Le déplacement peut également affecter les rôles perçus comme masculins, en particulier dans les camps ou les environnements similaires. Dans de telles situations, sans accès à l’emploi, où les personnes dépendent de l’aide humanitaire, le rôle perçu comme masculin de « soutien de famille principal » ou de « protecteur de la famille » est mis à mal (Birchall, 2016). Sur les hommes qui voyagent seuls, s’ajoute souvent la pression de la part de la famille d’envoyer de l’argent à la maison, ce qui augmente la nécessité de travailler. L’impossibilité de trouver du travail peut affecter directement l’estime de soi des personnes et leur perception de leur propre masculinité (Brun, 2017). Ce qui peut avoir pour conséquence d’accepter des emplois officieux et non protégés, où ils n’ont que peu de pouvoir de négociation pour revendiquer le respect du droit du travail ou demander un salaire spécifique (Brun 2017).

Les personnes LGBTI sont confrontées à des difficultés supplémentaires.
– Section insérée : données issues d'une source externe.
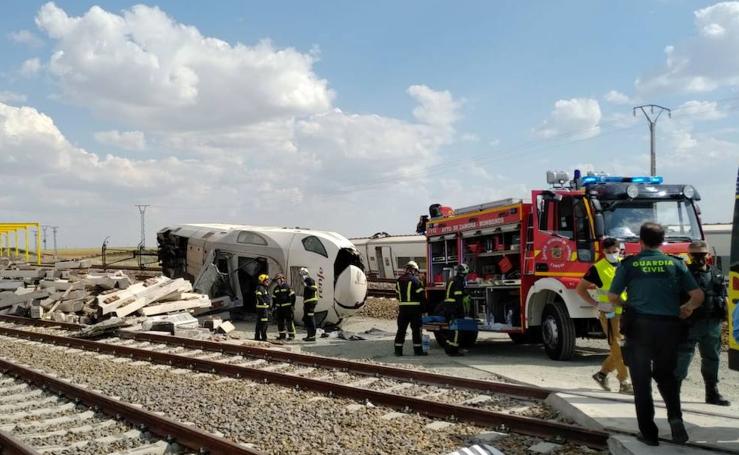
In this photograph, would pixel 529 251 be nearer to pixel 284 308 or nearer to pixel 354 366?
pixel 354 366

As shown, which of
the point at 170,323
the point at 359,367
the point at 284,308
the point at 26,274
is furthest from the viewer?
the point at 26,274

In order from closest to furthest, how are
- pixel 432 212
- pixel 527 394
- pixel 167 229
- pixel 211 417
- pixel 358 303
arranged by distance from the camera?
pixel 211 417 → pixel 527 394 → pixel 432 212 → pixel 358 303 → pixel 167 229

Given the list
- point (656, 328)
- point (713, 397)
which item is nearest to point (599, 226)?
point (713, 397)

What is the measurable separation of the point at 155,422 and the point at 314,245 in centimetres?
1173

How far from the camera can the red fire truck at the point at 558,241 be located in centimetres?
1059

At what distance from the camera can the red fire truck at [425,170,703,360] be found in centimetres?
1059

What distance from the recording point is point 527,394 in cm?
792

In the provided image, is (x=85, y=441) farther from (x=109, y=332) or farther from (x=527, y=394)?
(x=109, y=332)

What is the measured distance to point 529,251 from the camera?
37.5 ft

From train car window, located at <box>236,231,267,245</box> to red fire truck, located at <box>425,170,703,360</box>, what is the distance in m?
8.37

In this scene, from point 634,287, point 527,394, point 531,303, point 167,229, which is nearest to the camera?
point 634,287

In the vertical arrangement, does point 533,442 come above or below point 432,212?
below

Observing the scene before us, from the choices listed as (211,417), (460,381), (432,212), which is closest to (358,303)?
(432,212)

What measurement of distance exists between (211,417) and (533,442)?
11.2ft
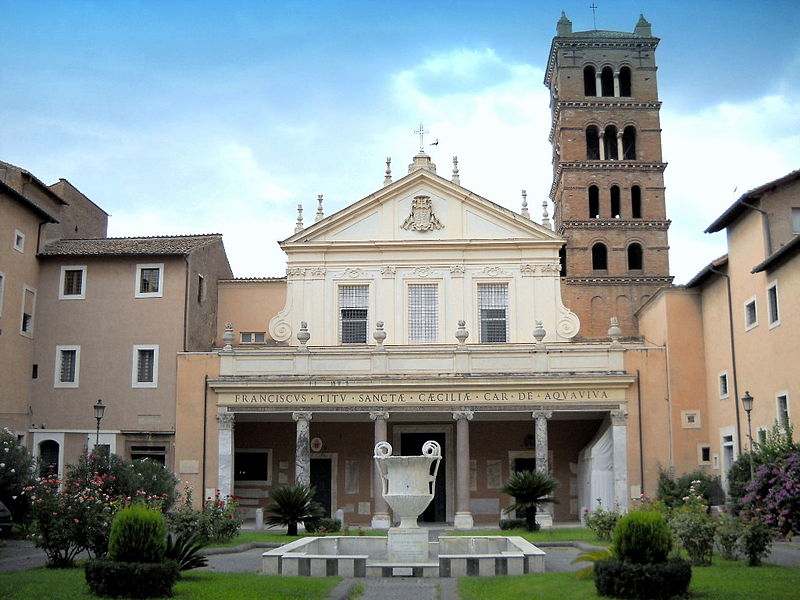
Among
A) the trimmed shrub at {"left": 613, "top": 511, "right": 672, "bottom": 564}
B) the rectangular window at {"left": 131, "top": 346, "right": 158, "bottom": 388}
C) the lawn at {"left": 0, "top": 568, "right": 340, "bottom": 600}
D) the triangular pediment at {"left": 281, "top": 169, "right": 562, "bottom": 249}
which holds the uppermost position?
the triangular pediment at {"left": 281, "top": 169, "right": 562, "bottom": 249}

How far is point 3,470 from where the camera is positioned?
26359mm

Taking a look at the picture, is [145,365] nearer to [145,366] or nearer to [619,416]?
[145,366]

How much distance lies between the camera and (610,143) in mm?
53719

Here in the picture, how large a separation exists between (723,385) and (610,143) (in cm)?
2521

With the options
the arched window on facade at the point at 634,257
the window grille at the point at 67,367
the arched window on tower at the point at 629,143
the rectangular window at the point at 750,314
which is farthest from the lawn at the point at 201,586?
the arched window on tower at the point at 629,143

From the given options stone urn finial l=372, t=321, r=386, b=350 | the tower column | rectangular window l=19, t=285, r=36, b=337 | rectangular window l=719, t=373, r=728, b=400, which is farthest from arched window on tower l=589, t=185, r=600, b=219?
rectangular window l=19, t=285, r=36, b=337

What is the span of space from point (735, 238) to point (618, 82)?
26.1 m

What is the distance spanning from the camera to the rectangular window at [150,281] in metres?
35.4

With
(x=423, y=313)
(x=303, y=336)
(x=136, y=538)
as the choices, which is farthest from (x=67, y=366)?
(x=136, y=538)

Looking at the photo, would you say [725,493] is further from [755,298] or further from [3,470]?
[3,470]

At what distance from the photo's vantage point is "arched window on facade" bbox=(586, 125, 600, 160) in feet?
174

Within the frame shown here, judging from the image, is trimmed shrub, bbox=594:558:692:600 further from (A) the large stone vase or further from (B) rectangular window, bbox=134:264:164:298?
(B) rectangular window, bbox=134:264:164:298

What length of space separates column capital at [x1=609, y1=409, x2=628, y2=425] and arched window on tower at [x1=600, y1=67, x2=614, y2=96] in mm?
26832

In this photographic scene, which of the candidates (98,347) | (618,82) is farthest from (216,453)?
(618,82)
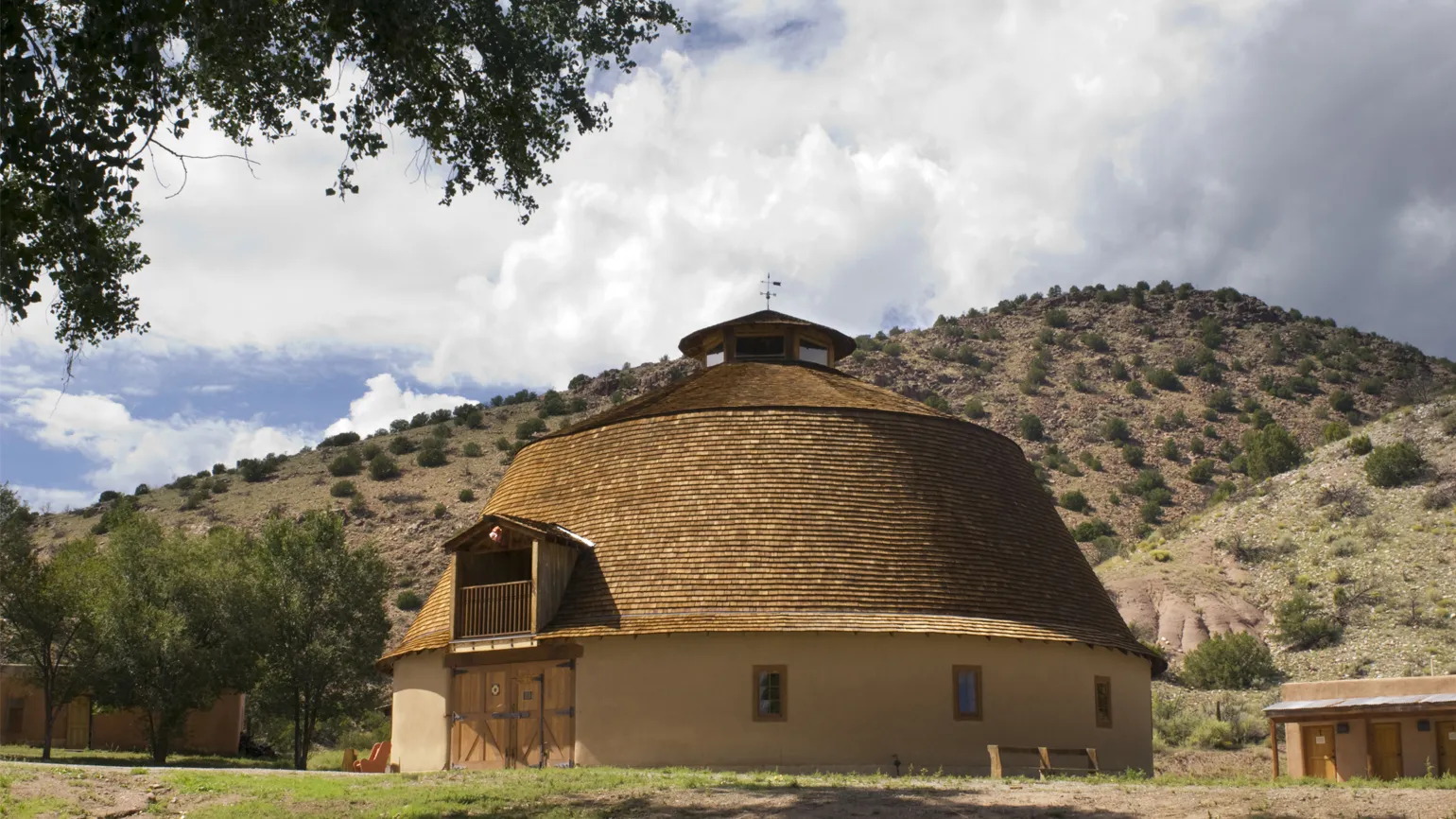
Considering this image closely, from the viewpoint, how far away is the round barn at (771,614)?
21828 mm

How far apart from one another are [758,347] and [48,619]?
1913 centimetres

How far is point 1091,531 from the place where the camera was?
59.1 meters

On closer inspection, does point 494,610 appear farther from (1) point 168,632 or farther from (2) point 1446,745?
(2) point 1446,745

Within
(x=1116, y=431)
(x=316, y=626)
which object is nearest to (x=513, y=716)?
(x=316, y=626)

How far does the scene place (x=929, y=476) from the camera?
24719 mm

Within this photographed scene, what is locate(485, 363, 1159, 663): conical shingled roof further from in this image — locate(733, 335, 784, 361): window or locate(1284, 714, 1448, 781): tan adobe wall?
locate(1284, 714, 1448, 781): tan adobe wall

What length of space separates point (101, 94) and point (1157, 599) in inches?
1715

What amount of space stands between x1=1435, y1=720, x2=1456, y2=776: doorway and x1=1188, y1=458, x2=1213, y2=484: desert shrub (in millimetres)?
40025

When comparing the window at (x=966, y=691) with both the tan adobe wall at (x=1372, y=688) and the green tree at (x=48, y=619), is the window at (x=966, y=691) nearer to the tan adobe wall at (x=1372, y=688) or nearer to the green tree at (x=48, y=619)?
the tan adobe wall at (x=1372, y=688)

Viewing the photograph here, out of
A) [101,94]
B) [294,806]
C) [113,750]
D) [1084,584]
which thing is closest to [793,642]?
[1084,584]

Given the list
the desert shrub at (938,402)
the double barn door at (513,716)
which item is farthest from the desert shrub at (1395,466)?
the double barn door at (513,716)

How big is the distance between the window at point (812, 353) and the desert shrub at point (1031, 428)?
3963cm

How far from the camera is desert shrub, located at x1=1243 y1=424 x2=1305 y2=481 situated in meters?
60.1

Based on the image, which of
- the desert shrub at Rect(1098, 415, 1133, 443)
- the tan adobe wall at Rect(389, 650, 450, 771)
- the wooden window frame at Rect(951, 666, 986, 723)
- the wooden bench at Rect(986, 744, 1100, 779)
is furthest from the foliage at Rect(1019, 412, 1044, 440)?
the tan adobe wall at Rect(389, 650, 450, 771)
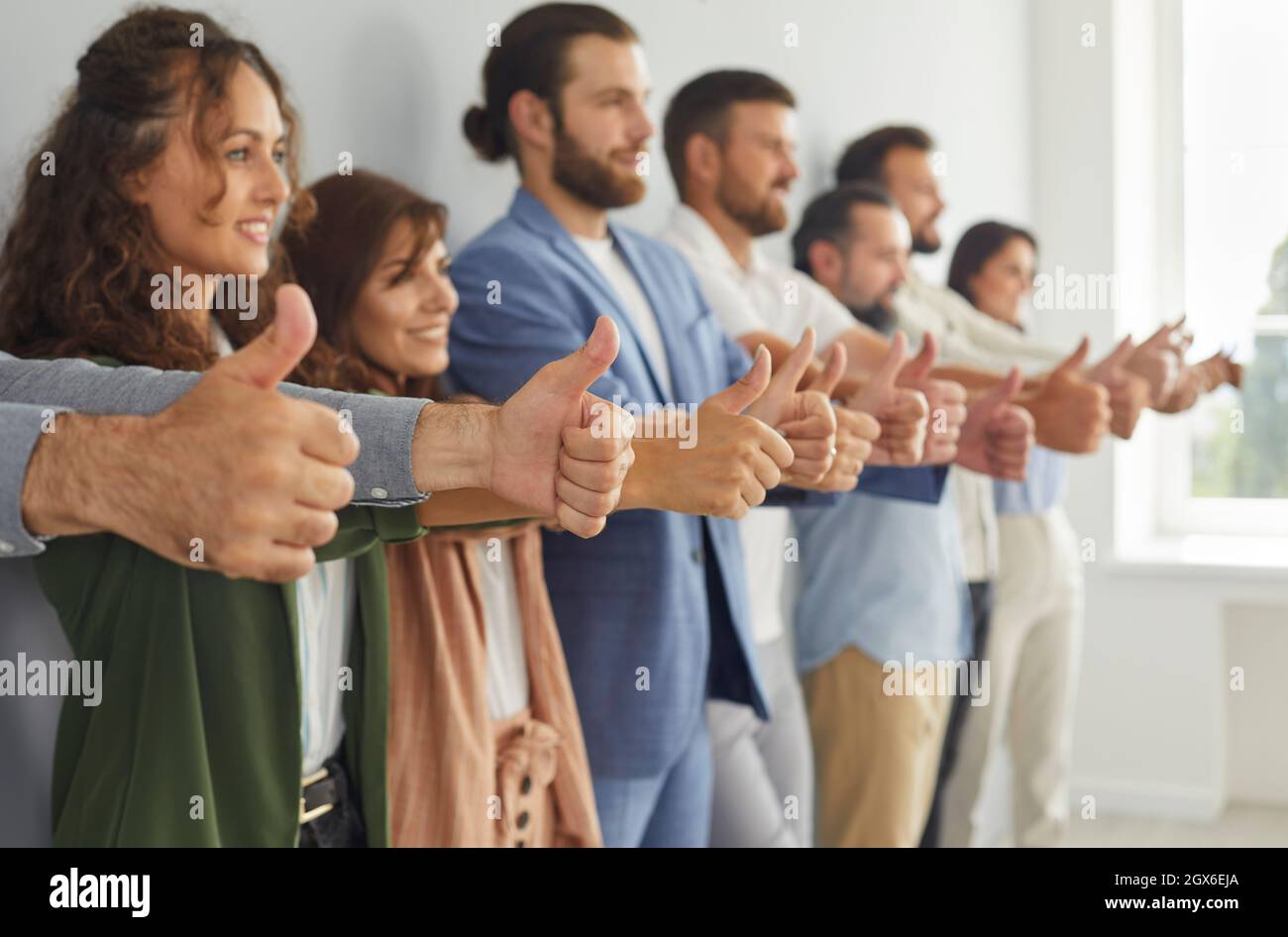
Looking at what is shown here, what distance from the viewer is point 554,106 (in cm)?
149

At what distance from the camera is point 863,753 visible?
217 cm

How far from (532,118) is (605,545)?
487 mm

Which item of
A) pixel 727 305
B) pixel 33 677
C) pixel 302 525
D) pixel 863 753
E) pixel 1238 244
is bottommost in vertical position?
pixel 863 753

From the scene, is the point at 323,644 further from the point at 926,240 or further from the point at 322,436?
the point at 926,240

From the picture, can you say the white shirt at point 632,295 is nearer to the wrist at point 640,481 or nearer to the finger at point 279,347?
the wrist at point 640,481

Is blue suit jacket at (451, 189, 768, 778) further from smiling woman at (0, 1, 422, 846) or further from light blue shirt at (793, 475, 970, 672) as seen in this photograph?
light blue shirt at (793, 475, 970, 672)

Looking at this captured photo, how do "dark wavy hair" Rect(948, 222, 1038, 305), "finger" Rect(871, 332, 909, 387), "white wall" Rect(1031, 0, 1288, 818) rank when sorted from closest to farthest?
"finger" Rect(871, 332, 909, 387) < "dark wavy hair" Rect(948, 222, 1038, 305) < "white wall" Rect(1031, 0, 1288, 818)

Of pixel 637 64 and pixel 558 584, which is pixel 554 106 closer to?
pixel 637 64

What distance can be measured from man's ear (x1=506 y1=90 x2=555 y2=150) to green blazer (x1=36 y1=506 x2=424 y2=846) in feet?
2.14

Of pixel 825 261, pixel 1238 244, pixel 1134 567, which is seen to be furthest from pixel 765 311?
pixel 1238 244

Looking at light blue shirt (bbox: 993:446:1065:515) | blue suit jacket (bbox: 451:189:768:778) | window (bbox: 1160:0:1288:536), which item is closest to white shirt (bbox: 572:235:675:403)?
blue suit jacket (bbox: 451:189:768:778)
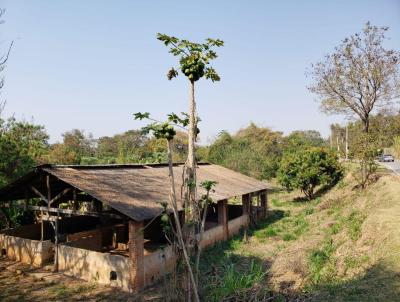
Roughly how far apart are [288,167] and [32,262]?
2020cm

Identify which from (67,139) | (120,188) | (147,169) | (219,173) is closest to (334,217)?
(219,173)

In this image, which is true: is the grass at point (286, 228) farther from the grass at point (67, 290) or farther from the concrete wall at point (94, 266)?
the grass at point (67, 290)

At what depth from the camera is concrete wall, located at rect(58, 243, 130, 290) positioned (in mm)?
11148

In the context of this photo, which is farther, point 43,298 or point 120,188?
point 120,188

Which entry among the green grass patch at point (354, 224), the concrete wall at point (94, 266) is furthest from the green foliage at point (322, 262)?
the concrete wall at point (94, 266)

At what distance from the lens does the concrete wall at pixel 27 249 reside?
43.6 feet

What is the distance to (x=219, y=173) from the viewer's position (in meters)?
23.3

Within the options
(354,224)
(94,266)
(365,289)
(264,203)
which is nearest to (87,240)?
(94,266)

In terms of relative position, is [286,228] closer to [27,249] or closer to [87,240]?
[87,240]

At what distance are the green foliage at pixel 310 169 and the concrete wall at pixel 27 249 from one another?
63.2 ft

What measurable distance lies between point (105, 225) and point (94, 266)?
508 centimetres

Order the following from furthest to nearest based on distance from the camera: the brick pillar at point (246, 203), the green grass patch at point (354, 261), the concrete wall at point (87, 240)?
the brick pillar at point (246, 203)
the concrete wall at point (87, 240)
the green grass patch at point (354, 261)

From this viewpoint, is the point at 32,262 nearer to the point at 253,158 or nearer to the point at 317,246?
the point at 317,246

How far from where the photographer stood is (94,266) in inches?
463
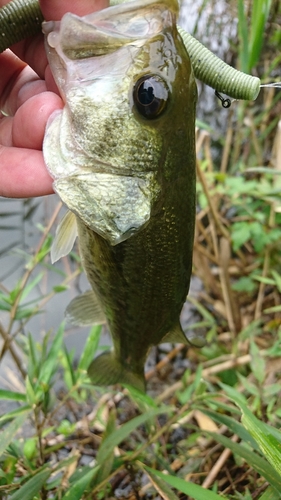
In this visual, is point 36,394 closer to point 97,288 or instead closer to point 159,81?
point 97,288

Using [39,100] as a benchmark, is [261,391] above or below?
below

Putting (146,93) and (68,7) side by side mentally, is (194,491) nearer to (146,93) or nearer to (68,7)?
(146,93)

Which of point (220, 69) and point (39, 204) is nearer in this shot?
point (220, 69)

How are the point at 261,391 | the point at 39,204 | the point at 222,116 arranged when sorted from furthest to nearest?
the point at 222,116
the point at 39,204
the point at 261,391

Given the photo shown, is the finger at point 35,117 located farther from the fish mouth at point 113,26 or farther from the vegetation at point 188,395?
the vegetation at point 188,395

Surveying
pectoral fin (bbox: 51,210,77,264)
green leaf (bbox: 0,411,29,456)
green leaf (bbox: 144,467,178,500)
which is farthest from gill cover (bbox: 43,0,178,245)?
green leaf (bbox: 144,467,178,500)

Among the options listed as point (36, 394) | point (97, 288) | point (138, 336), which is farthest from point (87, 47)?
point (36, 394)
Beaucoup d’entre elles ont subi ou subissent toujours des maltraitances et discriminations ciblées et sont susceptibles de ne pas vouloir parler de leur orientation sexuelle ou de leur identité de genre avec la communauté en charge de la protection par crainte de répercussions (Rumbach, 2013). Ce qui signifie que leurs besoins de protection ne sont pas satisfaits (HCR, 2011). Les rapports sur les camps et les environnements similaires indiquent que, par crainte de telles représailles, les réfugiés LGBTI signalent rarement les situations de harcèlement, d’exploitation et de violence sur le lieu de travail, ou de leur licenciement en raison de leur orientation sexuelle ou de leur identité de genre.

Good Practice
Des « safe spaces » pour les réfugiés LGBTI en Irak

Le personnel travaillant dans les centres d'aide à la réinstallation en Irak a souvent utilisé une « pancarte de safe space » pour informer les réfugiés que le centre croit à l'égalité des droits pour tous et que les personnes persécutées pour leur orientation sexuelle ou leur identité de genre peuvent s'exprimer librement au sein du centre. Des brochures et d’autres supports de sensibilisation ont également accompagné ce message.

Un numéro vert a aussi été mis en place en période de violences anti-LGBTI pour que les personnes puissent demander de l’aide sans avoir à se rendre physiquement au bureau. En outre, le personnel du centre a été formé pour répondre aux personnes LGBTI. De cette manière, ils ont pu garantir que les réfugiés LGBTI aient accès à de l’aide psychologique, à des informations et à des services médicaux et sociaux dans les camps et les environnements similaires, pendant et après leur réinstallation.

Source

Rumbach, 2013.

Messages-clés
  • Le genre joue un rôle significatif dans la décision de migrer, alors qu’en même temps, les facteurs qui influencent les personnes à migrer ont différents effets sur les différents groupes sexospécifiques.
  • La perception des migrants, ainsi que leurs propres attitudes, sont souvent modelées par des normes sociales sexospécifiques.
  • Les situations de crise peuvent pousser les communautés à imposer des rôles sexospécifiques traditionnels dans le but de réaffirmer l’ordre social. Cependant, cela peut aussi permettre de redéfinir ces rôles.